Fig. 4:. Performance comparison of SVGAP with other methods.

a, Number of SV calls reported by different methods across various length ranges when comparing the two rice genomes, MH63 and ZS97. b, Ratio of deletions to insertions reported by different methods, again based on the two rice genomes. c, Overlap of SVs in pairwise comparisons among different methods. d, Recall for the benchmark analysis of deletions when comparing MH63 with 8 other divergent genomes, including simulated SVs. e, Precision of deletion detection. f, F1 score for deletions. g, Recall for the analysis of insertions. h, Precision of insertion detection. i, F1 score for insertions.

Fig. 5:. Benchmark analysis of merging and genotyping functions in SVGAP.

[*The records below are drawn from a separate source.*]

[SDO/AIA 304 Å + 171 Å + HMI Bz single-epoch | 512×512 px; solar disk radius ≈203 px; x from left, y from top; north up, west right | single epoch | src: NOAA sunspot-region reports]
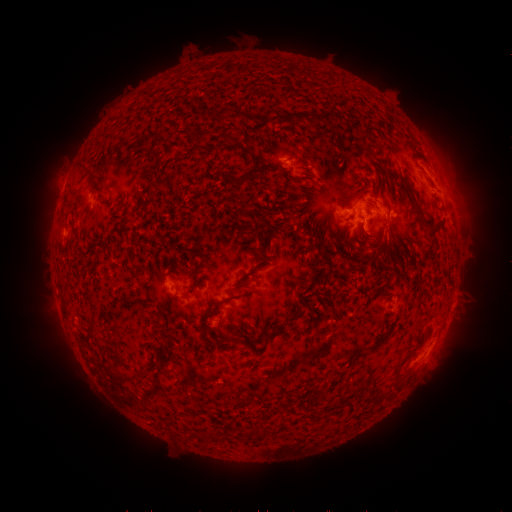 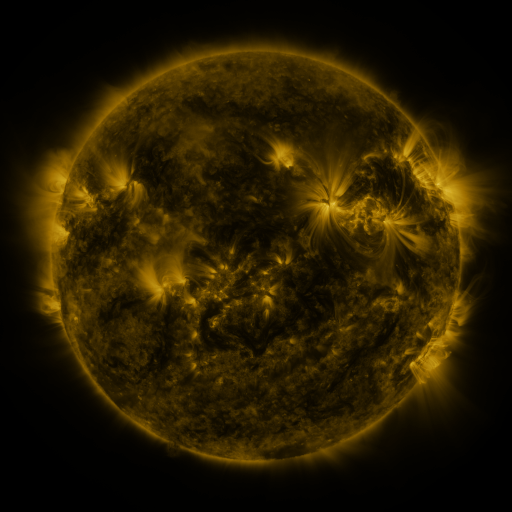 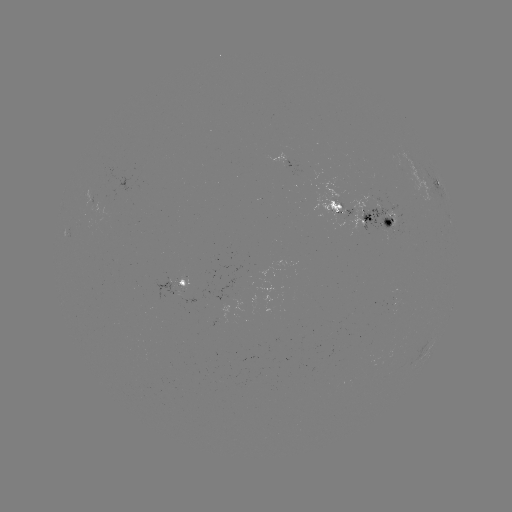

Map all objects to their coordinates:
spotted active region: (302, 167)
spotted active region: (438, 185)
spotted active region: (366, 220)
spotted active region: (184, 282)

a, Strategies for simulating population-scale genomes. b, SV discovery among population-scale genomes when using eight divergent genomes as the references. c, Formulas for computing recall rate, accuracy, error rate, and missing rate. d, Recall comparing the reference genome Nipponbare with eight other rice genomes across varying divergence scales, categorized by length. e, Accuracy, error rate, and missing rate for deletions. f, Accuracy, error rate, and missing rate for insertions across sequence divergence.

Fig. 6:. SV discovery in maize and hidden genomic diversity uncovered around its centromeric regions.

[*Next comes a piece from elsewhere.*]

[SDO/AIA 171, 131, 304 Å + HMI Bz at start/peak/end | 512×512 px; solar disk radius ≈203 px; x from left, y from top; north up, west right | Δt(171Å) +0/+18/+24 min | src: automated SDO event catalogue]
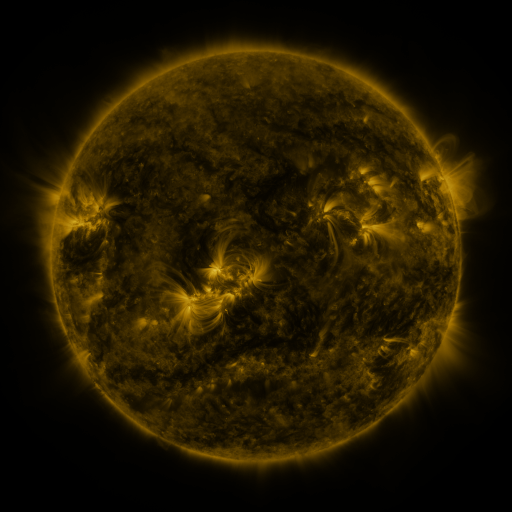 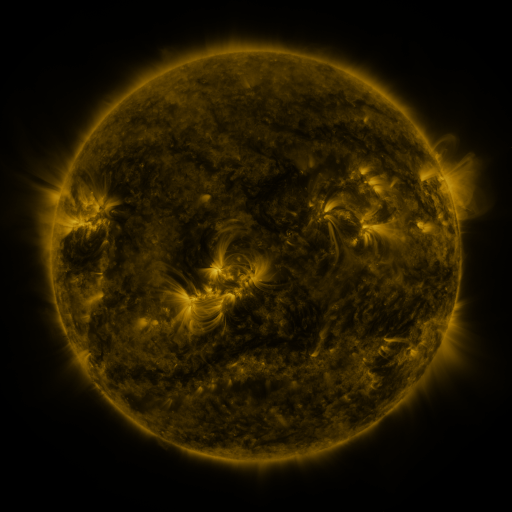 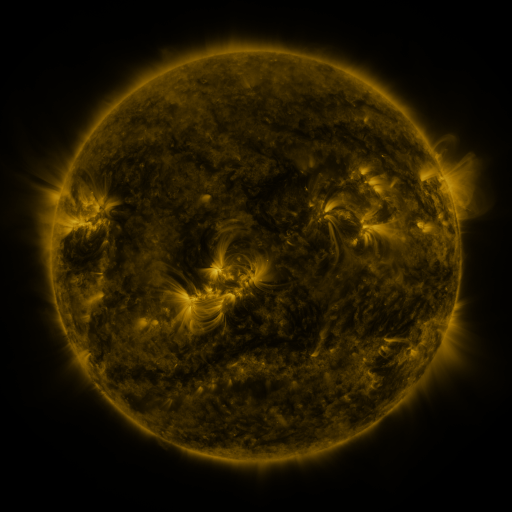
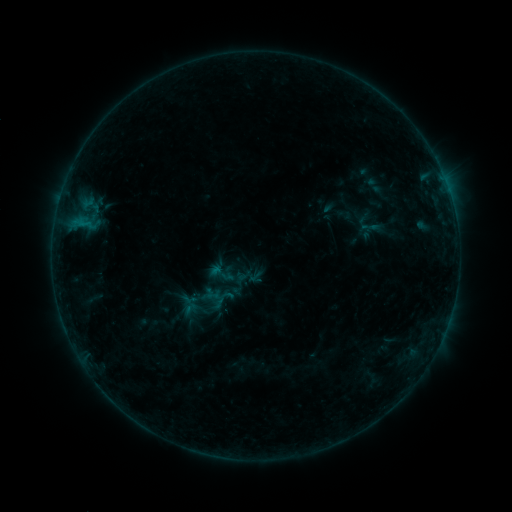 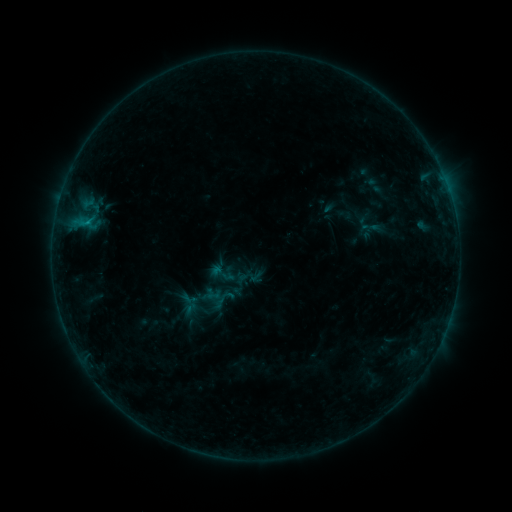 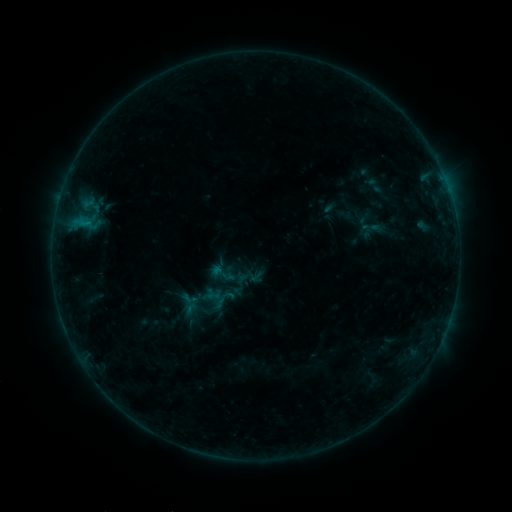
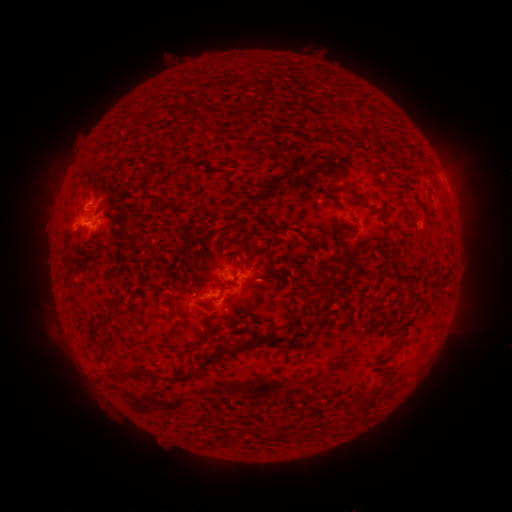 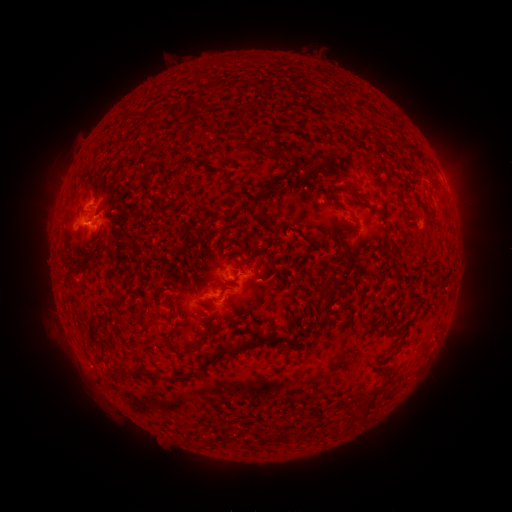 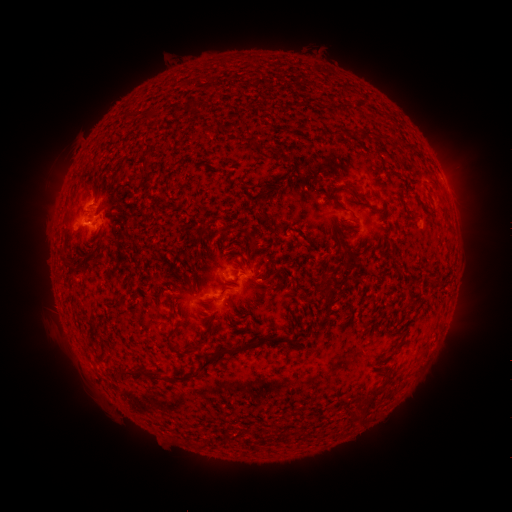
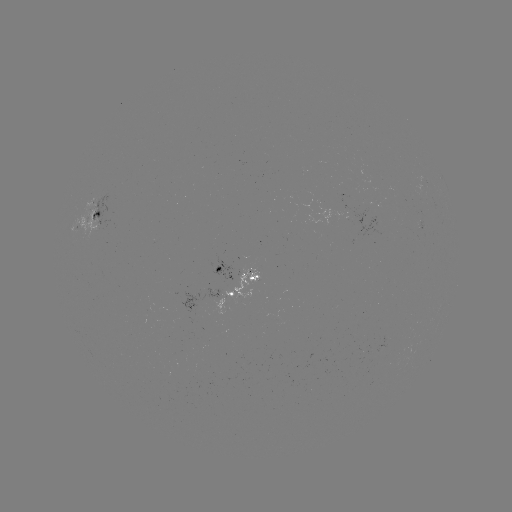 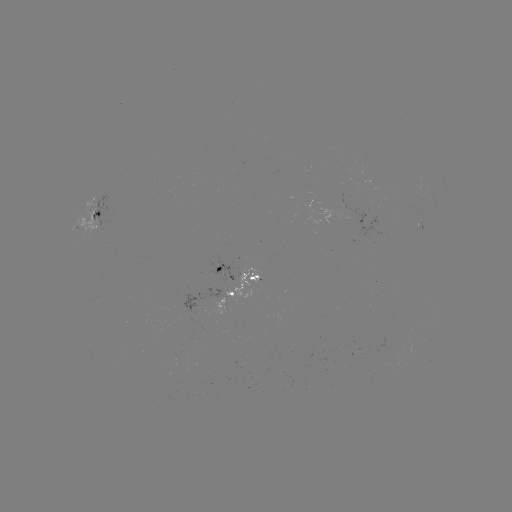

a. SVs detected in 26 diverse maize genomes using SVGAP; b. Genotyping frequency for different types of genetic variations including insertion, deletion, and SNV across the samples; c. The plot graphs Tajima’s D calculated based on SNP and SV which detected by SVGAP across non-overlapping 100-kb windows of the maize genome, with the line indicating the correlation, which is strongly positive (Pearson r = 0.74, P = 2.2e-16); d. The plot graphs Tajima’s D calculated based on SNP detected by SVGAP in 26 maize genomes and SNP from a prior study, which identified SNP from 1,515 accessions across non-overlapping 100-kb windows of the maize genome. The line here too indicates a strong positive correlation (Pearson r = 0.63, P = 2.2e-16); e. Features of genetic variations and their population properties around the centromeric regions of chromosome 3. Panels from up to down indicate: the SVs (black line) and SNVs (red line) average pairwise diversity (π) for non-overlapping 100-kb windows, the SVs (black line) and SNVs (red line) Tajima’s D for non-overlapping 100-kb windows, CenH3 ChiP-seq reads mapping; distribution of maize centromeric specific tandem repeat (CentC), sequence coverage for non-overlapping 10-kb windows across the 26 maize genomes, SNV density, and SV density. f. The increased genomic diversity around the cen3 detected by SVs is attributable to the amplification of centromeric-specific retrotransposons.